DIRECTIONS - Locate the string "level" in the listing below. Copy every line where it is found.

INFORMATION SUPPLIED Start Marker

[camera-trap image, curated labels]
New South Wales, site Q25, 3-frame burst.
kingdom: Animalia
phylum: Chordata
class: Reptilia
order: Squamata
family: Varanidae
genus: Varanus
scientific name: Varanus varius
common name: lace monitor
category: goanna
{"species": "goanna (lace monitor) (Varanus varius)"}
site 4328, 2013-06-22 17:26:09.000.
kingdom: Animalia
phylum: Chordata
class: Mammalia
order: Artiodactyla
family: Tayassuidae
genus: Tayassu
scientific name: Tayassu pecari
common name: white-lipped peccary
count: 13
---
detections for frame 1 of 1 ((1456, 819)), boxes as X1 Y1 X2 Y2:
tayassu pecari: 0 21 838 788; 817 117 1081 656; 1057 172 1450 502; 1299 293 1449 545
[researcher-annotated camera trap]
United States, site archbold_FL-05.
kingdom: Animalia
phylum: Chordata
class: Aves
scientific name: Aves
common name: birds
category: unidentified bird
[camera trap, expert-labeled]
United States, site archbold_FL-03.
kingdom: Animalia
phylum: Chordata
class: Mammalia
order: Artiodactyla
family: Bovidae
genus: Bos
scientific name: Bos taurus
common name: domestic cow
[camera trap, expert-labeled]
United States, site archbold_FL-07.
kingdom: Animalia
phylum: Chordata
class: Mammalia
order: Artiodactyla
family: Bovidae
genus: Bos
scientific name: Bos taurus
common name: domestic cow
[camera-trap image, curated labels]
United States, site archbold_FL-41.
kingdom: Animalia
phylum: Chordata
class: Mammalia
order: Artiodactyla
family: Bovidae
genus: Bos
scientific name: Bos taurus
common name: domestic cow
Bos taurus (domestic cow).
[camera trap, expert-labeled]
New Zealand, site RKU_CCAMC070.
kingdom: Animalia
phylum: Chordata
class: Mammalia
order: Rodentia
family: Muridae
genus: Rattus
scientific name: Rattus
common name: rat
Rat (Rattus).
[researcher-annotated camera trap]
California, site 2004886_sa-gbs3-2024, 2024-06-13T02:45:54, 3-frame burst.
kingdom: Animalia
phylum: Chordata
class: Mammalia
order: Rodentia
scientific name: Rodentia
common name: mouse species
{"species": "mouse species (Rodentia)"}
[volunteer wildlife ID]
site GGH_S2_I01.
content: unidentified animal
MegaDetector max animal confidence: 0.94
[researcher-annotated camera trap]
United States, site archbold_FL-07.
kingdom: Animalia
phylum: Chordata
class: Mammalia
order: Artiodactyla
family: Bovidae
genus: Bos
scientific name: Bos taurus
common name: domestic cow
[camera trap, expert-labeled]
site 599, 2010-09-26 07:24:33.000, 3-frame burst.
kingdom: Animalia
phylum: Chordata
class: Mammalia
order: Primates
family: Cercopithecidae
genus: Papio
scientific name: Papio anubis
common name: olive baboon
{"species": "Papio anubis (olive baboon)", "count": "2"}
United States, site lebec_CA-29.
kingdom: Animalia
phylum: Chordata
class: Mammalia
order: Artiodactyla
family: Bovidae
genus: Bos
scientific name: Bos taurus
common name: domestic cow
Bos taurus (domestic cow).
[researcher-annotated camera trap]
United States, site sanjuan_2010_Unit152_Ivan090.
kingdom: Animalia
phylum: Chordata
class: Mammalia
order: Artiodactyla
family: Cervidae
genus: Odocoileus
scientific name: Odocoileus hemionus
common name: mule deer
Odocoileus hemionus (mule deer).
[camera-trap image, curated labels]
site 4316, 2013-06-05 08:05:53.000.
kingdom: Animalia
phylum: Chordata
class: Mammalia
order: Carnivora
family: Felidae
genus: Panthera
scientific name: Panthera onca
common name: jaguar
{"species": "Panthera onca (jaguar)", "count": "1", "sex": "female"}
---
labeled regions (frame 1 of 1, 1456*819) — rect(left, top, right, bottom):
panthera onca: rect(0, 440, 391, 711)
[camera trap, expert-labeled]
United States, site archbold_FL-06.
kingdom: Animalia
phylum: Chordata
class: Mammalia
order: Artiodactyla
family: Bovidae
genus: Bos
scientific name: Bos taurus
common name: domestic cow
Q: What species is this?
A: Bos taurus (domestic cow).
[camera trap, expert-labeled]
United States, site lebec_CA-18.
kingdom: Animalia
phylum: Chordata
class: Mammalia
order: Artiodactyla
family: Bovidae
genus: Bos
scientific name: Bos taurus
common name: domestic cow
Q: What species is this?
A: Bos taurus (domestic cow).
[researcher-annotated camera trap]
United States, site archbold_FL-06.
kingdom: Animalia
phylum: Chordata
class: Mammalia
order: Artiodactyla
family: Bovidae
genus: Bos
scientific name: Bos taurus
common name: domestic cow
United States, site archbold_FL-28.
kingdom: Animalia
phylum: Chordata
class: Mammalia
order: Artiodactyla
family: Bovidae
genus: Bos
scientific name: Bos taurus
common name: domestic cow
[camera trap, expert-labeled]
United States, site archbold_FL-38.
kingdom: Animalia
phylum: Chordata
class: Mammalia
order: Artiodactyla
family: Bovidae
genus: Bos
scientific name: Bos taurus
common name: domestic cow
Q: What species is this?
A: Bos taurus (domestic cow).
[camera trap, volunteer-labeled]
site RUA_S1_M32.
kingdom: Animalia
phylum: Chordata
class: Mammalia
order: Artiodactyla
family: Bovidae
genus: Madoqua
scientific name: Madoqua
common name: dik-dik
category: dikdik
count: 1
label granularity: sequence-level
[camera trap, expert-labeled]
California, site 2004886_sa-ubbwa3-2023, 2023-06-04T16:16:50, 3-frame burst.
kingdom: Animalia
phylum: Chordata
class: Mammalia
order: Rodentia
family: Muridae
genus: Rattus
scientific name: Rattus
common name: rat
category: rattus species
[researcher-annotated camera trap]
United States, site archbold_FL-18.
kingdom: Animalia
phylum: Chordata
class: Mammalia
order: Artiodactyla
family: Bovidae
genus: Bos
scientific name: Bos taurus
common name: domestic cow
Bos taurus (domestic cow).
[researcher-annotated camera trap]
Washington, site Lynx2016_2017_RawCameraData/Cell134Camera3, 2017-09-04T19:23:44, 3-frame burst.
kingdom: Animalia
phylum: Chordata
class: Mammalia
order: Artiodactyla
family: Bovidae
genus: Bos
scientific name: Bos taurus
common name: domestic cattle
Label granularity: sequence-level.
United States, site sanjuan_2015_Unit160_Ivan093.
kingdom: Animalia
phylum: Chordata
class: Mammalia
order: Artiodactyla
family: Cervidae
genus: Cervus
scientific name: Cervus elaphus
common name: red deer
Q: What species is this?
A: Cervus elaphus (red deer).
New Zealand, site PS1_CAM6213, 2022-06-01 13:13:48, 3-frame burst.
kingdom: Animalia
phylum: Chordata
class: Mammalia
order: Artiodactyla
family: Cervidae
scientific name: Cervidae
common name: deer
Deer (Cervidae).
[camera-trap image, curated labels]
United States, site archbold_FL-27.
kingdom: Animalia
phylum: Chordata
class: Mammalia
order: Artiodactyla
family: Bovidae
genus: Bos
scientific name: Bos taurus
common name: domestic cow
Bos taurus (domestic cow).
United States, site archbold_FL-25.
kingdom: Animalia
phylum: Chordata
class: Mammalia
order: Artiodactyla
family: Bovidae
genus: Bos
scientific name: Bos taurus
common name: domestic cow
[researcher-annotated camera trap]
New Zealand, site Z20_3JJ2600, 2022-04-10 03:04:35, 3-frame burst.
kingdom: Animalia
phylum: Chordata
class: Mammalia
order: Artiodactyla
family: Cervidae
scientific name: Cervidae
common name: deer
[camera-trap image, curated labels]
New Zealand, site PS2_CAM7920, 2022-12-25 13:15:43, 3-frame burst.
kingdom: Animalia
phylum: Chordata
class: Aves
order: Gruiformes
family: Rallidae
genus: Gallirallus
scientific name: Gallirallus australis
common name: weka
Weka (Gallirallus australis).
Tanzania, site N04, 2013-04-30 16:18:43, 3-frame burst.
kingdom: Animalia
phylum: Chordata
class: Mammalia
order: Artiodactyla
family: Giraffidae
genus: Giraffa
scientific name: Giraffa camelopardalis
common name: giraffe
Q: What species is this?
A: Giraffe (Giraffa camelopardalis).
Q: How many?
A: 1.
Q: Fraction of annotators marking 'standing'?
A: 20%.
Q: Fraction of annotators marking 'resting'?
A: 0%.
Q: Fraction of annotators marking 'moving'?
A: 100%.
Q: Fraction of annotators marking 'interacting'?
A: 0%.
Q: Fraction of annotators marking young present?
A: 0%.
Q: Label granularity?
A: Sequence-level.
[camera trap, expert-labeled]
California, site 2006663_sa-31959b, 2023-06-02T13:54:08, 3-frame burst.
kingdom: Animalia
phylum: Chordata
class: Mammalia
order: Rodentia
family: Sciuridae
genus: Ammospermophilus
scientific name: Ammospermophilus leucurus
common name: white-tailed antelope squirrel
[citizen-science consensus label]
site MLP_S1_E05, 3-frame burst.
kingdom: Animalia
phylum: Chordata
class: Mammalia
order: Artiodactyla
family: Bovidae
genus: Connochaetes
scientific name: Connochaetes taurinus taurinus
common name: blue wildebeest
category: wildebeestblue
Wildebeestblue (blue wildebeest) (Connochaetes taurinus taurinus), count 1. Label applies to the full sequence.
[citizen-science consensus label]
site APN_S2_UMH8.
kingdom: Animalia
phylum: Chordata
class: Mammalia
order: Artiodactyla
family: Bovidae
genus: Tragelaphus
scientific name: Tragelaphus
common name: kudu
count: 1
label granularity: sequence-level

INFORMATION SUPPLIED End Marker

REPLY TO THE TASK -
label granularity: sequence-level
Label granularity: sequence-level.
A: Sequence-level.
label granularity: sequence-level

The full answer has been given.